The need for real change is  being increasingly recognised by New Zealanders. Last September over 100,000 folk demonstrated throughout the country, demanding more urgent action on climate change. And while Green Party co-leaders James Shaw and Marama Davidson made some sympathetic noises, they did nothing else. When the call was for urgent action, the Green Party decided that it was going to remain loyal to a policy target of achieving supposed carbon neutrality by 2050. This flies in the face of overwhelming scientific evidence that has warned us that we have nothing like thirty years to get our act together. As it stands, we should be aiming for carbon neutrality by 2030. That is what being proposed, for example, by the Icelandic government and by the British Labour Party. And its what's been proposed in the United States by politicians like Alexandria Ocasio-Cortez and Bernie Sanders, not to mention the Sunrise movement.
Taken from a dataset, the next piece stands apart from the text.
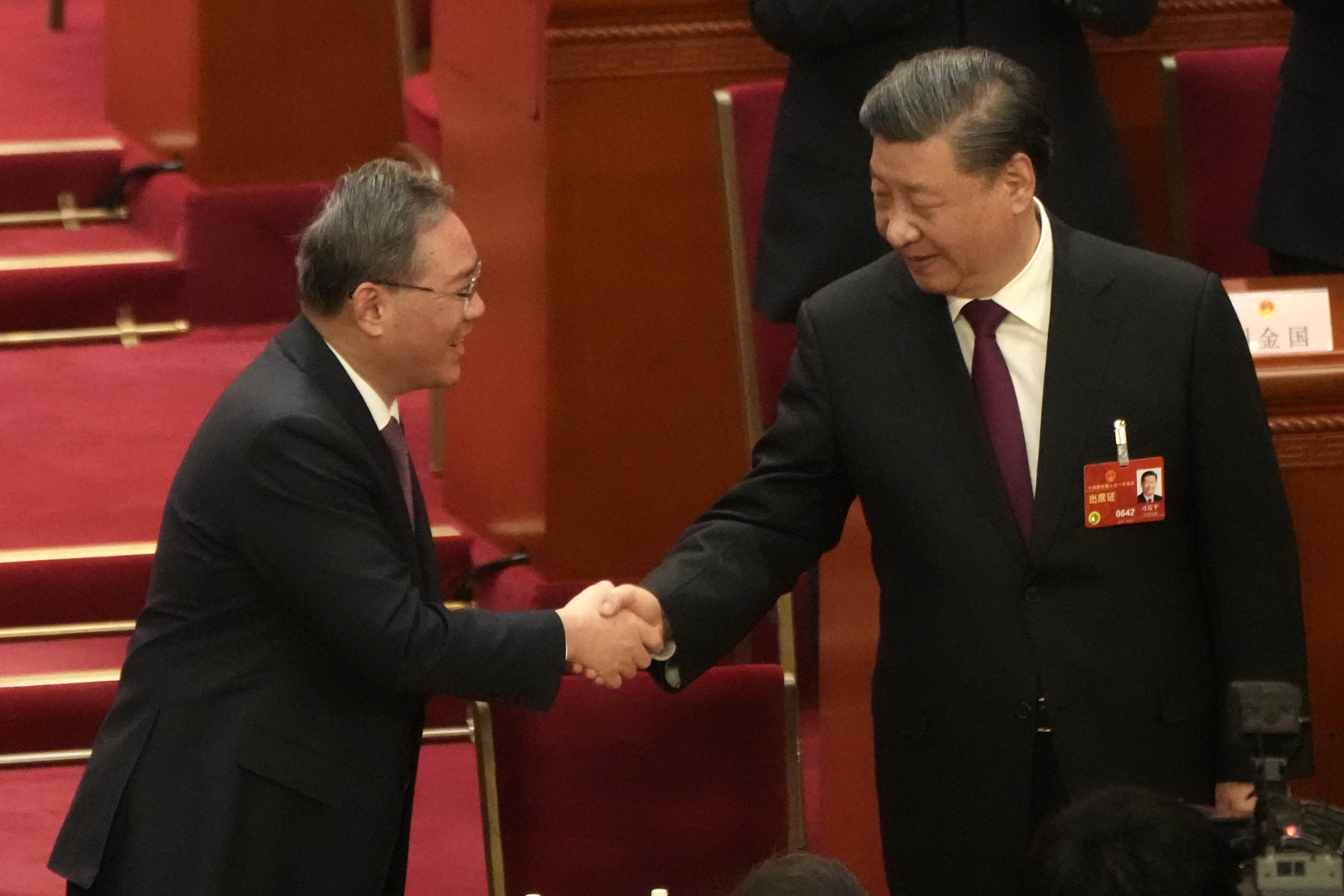 Xi Jinping and Li Qiang shake hands and smile.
The fundamental problem with the Green Party is that it remains committed to corporate environmentalism or what is sometimes referred to as 'green capitalism'. This has led to a policy approach that thinks that we just have to tinker with the levers and dials of the very machine that is eating up the planet in order to effectively combat climate change. But as much of environmental movement now recognises, we can only fight climate change by transforming our failed economic model and building something better.

As Naomi Klein notes In her book This Changes Everything: 'What the climate needs to avoid collapse is a contraction in humanity's use of resources; what our economic model demands to avoid collapse is unfettered growth . . .'

It is the inherent conservatism of the Green Party leadership that has prevented it from proposing a Green New Deal for New Zealand, despite the fact that there would be widespread public for a GND. It would be something similar to that being proposed by the UK Labour Party or by Bernie Sanders and Alexandria Ocasio-Cortez in the United States.
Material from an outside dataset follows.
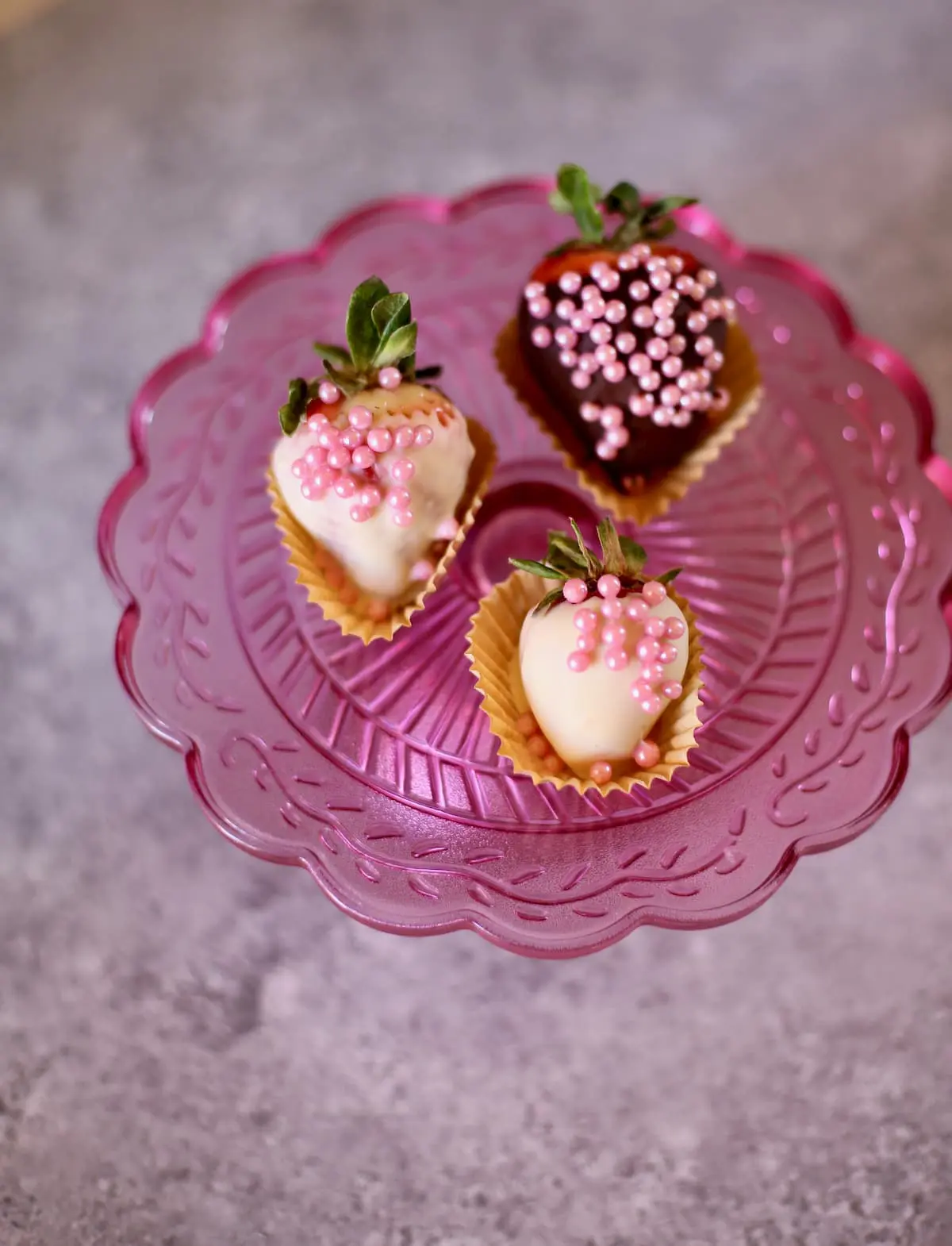 three strawberries dipped in chocolate and poink sprinkles on a pink plate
The GND represents an opportunity to transform a failed economic model that has benefited no-one but the one percent. But it is this failed economic model that the Green Party continues to uphold and defend. Indeed in Parliament co-leader James Shaw has claimed that it is you and me ('the people') and not capitalism that are to blame for the climate crisis.

But it must be an election year because James Shaw and the Green Party are now trying to present themselves as the 'progressive' face of New Zealand politics. Unwilling to acknowledge or perhaps even oblivious to any of the Green Party's deep failings, Shaw wants us to believe that New Zealand's descent into the centrist quagmire is all the fault of the Labour Party. According to Shaw:

 'If I have a frustration with Labour, it’s that they could have spent more political capital than they have.'

What's wrong with the picture that Shaw is trying to paint? The Green Party is not an innocent bystander. It has walked hand in hand with Labour while it has not been spending 'more political capital'. The Green Party's poodle-like loyalty to Labour has even extended to it not wanting to ask the Government any critical parliamentary questions because it might risk embarrassing Jacinda and co.
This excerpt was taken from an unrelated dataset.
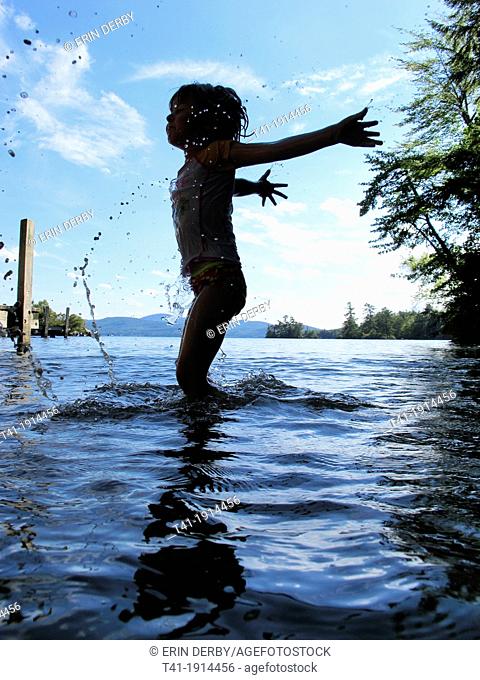 A young child splashing in a lake in New Hampshire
Let us not forget too, that it was James Shaw who co-wrote the Budget Responsibility Rules with Finance minister Grant Robertson and which marked the continuation of austerity.

As writer Arundhati Roy has written, our mission must be to 'disable the engine' of capitalism. But that's not a mission that the Green Party are prepared to undertake. Maybe if it had shown something more than just deference to Labour over the past three years it might not be languishing in the polls right now.